The Ottoman Turks’ census (1882) recorded only 141,000 Muslims in the Land of Israel. The real number is probably closer to 350,000 to 425,000, since many hid to avoid taxes. The British census in 1922 reported 650,000 Muslims.
Aerial photographs taken by German aviators during World War I show an underdeveloped country composed mainly of primitive hamlets. Ashdod, for instance, was a cluster of mud dwellings, Haifa a fishing village. In 1934 alone, 30,000 Syrian Arabs from the Hauran moved across the northern frontier into Mandate Palestine, attracted by work in and around the newly built British portand the construction of other infrastructure projects. They even dubbed Haifa Um el-Amal (‘the city of work’).
The fallacy of Arab claims that most Palestinians were indigenous to Palestine – not newcomers - is also bolstered by a 1909 vintage photograph of Nablus, today an Arab city on the West Bank with over 121,000 residents. Based on the number of buildings in the photo taken from the base of Mount Gerizim, the population in 1909 – Muslim Arabs and Jewish Samaritans – could not have been greater than 2,000 residents.

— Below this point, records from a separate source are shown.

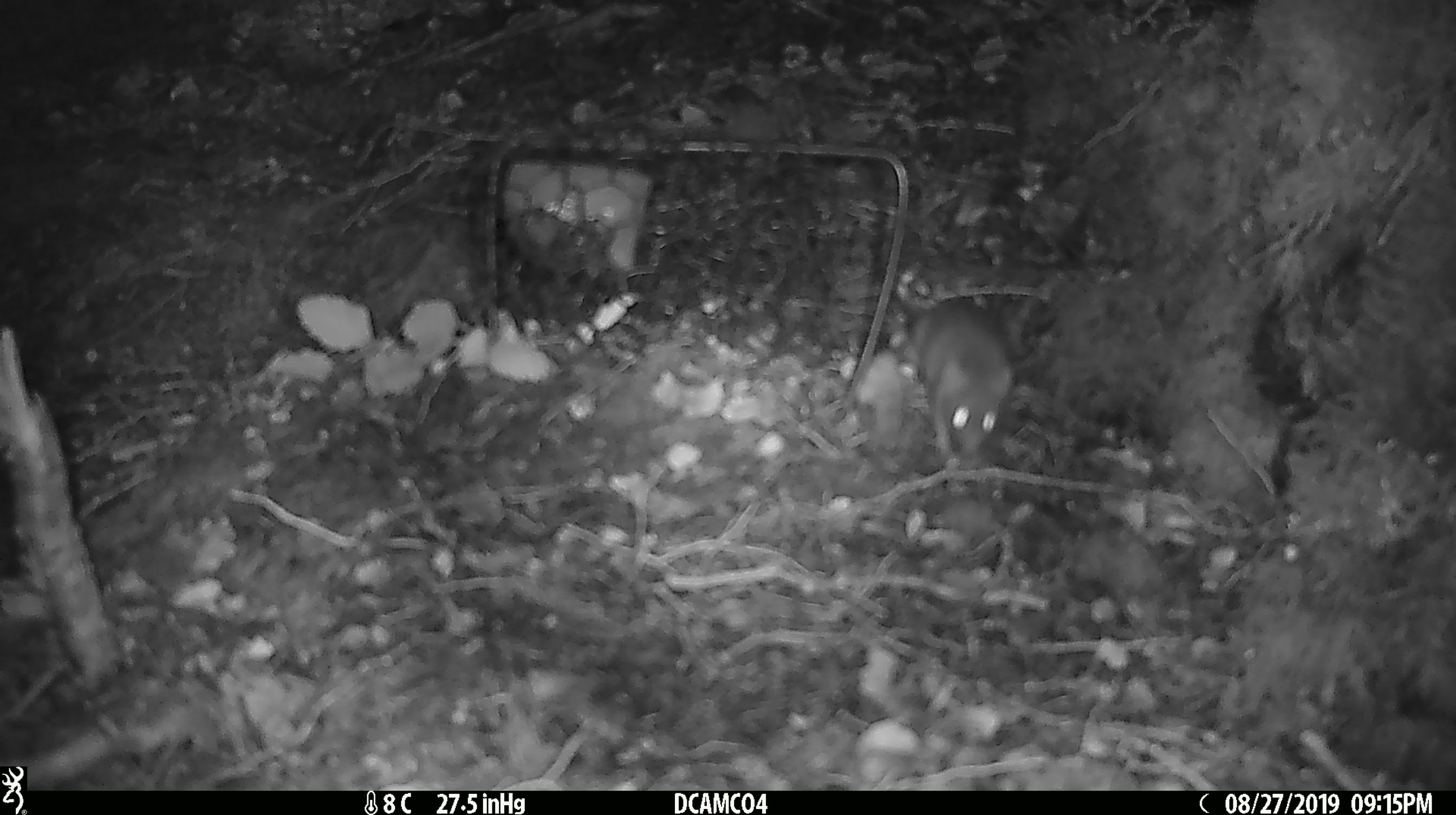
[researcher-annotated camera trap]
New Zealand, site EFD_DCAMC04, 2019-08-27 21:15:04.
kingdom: Animalia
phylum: Chordata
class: Mammalia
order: Rodentia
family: Muridae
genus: Mus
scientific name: Mus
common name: mouse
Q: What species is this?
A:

Family names of many Palestinians attest to their non-Palestinian origins. Just as Jews bear names like Berliner, Warsaw and Toledano, modern phone books in the Territories are filled with families named Elmisri (Egyptian), Chalabi (Syrian), Mugrabi (North Africa). Even George Habash – the arch-terrorist and head of Black September – bears a name with origins in Abyssinia or Ethiopia, Habash in both Arabic and Hebrew.